Tinker, Tailor, Soldier, Spy is about a mole hunt within the highest levels of the British intelligence. The original novel is by John le Carré, and the recent movie adaptation is directed by Thomas Alfredson. The climax of both novel and movie is when Smiley, the awkward middle-aged retired intelligence officer, discovers just exactly who the mole is. The climax of the movie is relatively faithful to the same scene in the novel, except in one very important way.

 

In the novel, we have both Smiley’s point of view, and the point of view of Smiley’s assistant Guillam. Smiley discovers who the mole is when he hears the mole’s voice through a planted microphone, and Guillam makes the discovery a few seconds later when they both enter the room the mole is in. We are given Smiley’s disbelief, his “angry doubt,” his resentment, how he is “deceived in love and impotent in hate” at this mole’s betrayal of him both as a man and as a spy. Guillam’s feelings are simpler, but still given to us: Guillam had looked up to the mole as a role model, only to discover that he had been responsible for the deaths of people under Guillam’s command.

 

The movie stays with this general sequence of events—Smiley hears the voice, Guillam makes the discovery when he enters the room. But in the movie, it is not clear whose voice we are hearing, nor are we shown Smiley’s reaction to it. Instead, we are given the discovery solely from Guillam’s point of view in a slow-motion camera pan showing a stunned Guillam, a very calm Smiley already present in the room and, finally, the mole himself.
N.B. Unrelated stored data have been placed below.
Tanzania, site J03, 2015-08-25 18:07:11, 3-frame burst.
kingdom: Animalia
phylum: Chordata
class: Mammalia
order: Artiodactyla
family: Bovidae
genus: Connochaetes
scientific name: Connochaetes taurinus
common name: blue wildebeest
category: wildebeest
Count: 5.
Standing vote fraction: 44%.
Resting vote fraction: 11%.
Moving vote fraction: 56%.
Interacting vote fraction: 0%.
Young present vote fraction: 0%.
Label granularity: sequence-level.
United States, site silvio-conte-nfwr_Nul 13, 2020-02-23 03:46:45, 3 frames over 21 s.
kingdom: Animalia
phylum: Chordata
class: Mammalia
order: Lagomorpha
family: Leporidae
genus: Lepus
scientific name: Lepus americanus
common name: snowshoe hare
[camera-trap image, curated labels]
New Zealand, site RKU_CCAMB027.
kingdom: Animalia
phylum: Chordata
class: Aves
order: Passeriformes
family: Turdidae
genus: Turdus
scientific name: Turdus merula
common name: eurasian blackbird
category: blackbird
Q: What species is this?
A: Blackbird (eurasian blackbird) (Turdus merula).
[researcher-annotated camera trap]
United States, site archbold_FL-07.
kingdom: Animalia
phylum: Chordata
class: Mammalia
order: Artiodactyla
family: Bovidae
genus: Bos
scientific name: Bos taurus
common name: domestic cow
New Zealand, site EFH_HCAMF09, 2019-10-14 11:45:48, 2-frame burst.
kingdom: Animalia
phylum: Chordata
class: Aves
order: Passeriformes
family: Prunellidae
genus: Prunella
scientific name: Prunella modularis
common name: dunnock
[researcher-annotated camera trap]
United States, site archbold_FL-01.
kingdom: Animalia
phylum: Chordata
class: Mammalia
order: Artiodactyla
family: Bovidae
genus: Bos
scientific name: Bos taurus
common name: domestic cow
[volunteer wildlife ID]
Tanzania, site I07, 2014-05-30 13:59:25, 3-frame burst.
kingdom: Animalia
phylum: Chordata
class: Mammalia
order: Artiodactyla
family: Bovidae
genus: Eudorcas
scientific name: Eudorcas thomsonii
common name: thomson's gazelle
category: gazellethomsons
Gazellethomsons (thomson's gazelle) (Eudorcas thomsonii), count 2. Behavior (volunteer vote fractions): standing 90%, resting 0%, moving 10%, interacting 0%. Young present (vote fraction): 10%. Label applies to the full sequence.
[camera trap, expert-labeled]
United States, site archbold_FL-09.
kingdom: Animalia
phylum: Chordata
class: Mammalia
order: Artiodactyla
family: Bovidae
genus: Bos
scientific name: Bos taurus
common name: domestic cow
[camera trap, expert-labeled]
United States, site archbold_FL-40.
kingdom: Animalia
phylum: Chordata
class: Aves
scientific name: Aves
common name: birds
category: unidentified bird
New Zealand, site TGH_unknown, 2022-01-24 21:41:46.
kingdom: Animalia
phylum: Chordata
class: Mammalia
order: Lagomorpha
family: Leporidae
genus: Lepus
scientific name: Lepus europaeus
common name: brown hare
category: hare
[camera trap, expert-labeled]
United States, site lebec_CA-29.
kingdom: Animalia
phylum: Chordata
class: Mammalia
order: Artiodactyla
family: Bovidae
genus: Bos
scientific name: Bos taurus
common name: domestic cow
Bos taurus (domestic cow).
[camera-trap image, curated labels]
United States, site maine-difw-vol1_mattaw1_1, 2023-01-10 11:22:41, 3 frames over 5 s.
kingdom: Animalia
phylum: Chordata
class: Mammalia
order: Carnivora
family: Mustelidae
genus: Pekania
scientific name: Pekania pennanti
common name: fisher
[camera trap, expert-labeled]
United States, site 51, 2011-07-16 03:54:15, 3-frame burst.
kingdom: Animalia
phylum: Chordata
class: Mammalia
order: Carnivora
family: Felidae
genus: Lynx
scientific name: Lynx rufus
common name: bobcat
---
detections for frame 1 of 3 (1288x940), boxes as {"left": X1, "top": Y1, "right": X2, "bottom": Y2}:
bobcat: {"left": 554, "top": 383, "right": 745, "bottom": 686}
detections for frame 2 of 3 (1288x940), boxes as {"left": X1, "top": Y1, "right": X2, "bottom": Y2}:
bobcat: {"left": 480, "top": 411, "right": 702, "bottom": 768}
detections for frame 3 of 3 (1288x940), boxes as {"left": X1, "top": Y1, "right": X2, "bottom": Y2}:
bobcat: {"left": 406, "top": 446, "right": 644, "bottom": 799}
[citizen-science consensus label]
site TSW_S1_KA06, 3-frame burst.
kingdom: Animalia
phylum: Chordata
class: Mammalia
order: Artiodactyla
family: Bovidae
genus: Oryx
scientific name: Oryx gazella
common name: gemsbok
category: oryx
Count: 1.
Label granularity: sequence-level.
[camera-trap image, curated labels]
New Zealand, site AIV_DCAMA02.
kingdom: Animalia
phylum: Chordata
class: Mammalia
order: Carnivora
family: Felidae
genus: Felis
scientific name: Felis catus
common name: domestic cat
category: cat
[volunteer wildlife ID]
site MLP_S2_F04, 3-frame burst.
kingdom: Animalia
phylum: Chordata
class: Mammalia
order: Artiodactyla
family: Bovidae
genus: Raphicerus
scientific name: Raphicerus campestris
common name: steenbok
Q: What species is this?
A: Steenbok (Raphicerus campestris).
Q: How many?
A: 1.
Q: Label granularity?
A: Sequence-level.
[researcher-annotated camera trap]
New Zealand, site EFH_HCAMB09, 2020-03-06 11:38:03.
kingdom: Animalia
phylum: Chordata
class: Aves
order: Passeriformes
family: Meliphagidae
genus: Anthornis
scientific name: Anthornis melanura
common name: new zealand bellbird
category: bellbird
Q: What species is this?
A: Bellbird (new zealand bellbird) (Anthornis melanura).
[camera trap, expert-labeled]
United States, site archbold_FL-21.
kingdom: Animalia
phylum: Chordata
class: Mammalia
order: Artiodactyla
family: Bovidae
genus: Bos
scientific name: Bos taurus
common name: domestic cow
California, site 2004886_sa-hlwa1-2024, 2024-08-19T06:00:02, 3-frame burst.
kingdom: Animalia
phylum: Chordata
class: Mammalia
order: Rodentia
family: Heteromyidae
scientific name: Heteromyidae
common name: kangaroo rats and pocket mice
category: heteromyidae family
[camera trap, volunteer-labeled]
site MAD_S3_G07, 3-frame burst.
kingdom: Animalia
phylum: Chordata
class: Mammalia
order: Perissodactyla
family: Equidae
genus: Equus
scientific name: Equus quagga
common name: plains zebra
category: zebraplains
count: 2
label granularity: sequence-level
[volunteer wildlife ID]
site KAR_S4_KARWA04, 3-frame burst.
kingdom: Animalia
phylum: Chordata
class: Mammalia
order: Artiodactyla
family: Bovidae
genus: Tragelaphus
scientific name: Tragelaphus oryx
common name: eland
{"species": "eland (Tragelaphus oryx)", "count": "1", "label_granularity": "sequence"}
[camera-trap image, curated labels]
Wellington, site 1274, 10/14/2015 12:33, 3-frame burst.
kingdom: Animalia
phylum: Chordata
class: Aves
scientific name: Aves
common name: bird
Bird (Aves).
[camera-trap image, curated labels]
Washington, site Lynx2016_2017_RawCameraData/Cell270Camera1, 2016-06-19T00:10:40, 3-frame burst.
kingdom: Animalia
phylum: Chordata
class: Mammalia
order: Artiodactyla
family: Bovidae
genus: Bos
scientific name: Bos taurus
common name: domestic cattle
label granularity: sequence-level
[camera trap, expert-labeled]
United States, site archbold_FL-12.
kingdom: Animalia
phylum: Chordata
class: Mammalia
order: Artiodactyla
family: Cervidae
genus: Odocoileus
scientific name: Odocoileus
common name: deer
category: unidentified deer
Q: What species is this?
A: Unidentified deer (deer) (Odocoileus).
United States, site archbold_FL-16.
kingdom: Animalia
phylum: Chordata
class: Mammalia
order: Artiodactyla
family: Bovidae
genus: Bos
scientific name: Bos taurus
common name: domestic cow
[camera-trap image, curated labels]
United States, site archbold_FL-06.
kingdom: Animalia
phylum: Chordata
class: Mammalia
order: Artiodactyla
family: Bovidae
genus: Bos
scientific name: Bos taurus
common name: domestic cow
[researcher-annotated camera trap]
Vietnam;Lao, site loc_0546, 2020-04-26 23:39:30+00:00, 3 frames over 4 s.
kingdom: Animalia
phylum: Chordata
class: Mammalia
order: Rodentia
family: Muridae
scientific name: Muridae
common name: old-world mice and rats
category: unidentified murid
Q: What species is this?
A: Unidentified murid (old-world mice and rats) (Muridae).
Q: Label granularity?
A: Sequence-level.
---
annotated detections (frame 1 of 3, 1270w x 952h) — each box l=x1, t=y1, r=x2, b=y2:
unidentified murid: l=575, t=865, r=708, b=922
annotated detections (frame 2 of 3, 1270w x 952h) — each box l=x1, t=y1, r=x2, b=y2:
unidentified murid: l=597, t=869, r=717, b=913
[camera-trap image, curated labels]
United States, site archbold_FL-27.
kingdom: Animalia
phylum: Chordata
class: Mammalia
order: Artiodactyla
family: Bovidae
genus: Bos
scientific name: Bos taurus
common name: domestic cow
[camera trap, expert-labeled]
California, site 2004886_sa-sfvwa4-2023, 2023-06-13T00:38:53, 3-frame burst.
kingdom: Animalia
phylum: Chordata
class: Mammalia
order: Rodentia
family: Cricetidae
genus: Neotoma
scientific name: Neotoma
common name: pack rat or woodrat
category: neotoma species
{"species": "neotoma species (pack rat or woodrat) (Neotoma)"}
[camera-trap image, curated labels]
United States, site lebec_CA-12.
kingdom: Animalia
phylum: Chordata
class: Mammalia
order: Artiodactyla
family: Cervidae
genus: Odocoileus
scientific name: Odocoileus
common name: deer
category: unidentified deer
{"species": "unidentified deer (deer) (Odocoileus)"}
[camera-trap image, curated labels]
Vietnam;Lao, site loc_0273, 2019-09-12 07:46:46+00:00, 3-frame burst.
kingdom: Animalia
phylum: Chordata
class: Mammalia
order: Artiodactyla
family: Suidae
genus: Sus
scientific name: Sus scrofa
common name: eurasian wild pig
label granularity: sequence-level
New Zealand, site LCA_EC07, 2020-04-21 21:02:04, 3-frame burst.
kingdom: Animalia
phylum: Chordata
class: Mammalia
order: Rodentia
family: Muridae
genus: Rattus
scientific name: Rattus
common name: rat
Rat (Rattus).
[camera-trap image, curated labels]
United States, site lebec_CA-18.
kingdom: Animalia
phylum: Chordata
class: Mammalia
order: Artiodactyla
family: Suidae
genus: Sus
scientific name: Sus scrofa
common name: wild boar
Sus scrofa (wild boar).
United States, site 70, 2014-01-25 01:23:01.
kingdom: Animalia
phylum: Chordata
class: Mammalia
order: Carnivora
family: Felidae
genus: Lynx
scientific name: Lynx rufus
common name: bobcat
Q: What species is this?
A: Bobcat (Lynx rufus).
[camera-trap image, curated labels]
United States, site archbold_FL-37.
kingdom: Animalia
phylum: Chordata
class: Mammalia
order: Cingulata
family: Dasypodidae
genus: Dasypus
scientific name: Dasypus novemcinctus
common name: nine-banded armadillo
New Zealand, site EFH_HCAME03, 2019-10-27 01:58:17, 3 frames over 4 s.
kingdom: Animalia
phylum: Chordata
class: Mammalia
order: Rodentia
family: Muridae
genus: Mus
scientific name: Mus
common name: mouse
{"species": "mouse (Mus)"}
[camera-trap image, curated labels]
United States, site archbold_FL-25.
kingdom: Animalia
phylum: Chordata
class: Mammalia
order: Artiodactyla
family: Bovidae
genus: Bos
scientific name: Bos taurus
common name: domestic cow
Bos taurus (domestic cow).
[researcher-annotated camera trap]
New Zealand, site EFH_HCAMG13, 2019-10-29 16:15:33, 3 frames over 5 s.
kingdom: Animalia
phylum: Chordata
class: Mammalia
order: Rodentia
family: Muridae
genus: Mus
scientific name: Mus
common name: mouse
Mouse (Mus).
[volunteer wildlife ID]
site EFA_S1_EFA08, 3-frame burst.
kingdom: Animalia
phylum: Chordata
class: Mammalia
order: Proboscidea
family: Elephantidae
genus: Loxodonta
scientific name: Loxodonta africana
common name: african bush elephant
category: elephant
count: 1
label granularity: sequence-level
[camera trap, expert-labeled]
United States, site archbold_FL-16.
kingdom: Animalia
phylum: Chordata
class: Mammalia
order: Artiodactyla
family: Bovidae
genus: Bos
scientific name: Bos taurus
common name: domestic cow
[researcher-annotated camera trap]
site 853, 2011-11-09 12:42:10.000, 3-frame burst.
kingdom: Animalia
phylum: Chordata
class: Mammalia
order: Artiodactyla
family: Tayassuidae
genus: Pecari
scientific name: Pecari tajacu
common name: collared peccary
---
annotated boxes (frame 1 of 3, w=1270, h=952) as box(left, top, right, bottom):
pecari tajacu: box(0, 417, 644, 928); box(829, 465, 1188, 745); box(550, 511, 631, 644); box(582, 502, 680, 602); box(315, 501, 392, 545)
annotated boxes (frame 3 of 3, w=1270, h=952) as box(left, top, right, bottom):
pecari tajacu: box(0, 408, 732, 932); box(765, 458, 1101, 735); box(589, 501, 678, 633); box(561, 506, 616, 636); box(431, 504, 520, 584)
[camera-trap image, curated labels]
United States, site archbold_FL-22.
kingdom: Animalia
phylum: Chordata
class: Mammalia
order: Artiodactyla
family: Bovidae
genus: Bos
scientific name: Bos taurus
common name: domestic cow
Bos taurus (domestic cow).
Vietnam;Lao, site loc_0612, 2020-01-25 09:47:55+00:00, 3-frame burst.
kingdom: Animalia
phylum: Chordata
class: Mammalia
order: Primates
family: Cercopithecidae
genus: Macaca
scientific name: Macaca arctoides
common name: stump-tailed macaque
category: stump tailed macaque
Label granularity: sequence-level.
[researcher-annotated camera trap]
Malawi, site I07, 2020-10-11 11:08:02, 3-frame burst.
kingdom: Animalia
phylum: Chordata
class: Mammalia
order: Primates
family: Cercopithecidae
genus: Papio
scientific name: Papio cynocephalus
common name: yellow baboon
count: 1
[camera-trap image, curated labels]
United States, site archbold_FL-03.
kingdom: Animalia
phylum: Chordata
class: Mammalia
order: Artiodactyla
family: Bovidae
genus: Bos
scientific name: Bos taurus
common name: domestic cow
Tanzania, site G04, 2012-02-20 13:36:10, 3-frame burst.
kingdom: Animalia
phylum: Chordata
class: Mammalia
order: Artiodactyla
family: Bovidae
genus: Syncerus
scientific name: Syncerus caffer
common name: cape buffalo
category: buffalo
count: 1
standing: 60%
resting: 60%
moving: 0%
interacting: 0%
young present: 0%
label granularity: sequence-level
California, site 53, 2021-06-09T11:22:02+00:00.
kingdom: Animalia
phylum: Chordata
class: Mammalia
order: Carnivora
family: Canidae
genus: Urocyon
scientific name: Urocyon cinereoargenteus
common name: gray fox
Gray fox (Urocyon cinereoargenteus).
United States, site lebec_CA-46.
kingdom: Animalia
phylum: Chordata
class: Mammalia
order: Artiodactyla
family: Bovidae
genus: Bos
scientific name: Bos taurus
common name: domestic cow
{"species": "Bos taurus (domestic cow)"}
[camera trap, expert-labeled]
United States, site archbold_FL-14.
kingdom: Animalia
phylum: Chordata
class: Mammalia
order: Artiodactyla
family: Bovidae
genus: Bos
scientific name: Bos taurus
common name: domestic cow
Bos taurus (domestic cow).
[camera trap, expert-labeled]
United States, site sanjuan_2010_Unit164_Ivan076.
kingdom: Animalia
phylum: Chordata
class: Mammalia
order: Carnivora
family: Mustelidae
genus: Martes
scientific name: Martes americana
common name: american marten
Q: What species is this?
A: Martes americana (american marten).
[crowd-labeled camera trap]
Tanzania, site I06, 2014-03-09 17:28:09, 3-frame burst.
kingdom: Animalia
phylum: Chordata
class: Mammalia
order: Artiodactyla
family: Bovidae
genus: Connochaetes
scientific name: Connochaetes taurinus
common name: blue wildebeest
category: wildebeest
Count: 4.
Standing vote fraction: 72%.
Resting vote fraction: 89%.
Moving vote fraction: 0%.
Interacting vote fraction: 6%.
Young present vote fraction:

The emotions are no longer there, the physical action of entering the room is absent, and we lose the point of view of Smiley entirely.

 

The feeling we are left with is one of being unsatisfied. Such a crucial moment in the story has been reduced to merely being glossed over. The buildup is left unfulfilled. While the time devoted to the reveal is proportionately more in the movie compared to a few quick pages in the novel, it is the novel that has the emotional punch.

 

I have few complaints about the movie otherwise: the acting is superb, especially Benedict Cumberbatch, Tom Hardy, and Mark Strong, and Gary Oldman certainly gets a nod as Smiley. It also stays relatively faithful to the overall storyline, though some arbitrary changes are made that only take up more screen time than necessary. But if there is a cinematic rival to le Carré’s novel, it is not this movie but the BBC’s 1979 adaptation with Sir Alec Guinness as Smiley.

 

One word of warning: if you plan to see the movie, don’t watch the miniseries first. While Gary Oldman is wonderful, there’s no comparison to Alec Guinness’s awkward, aging, yet brilliant Smiley.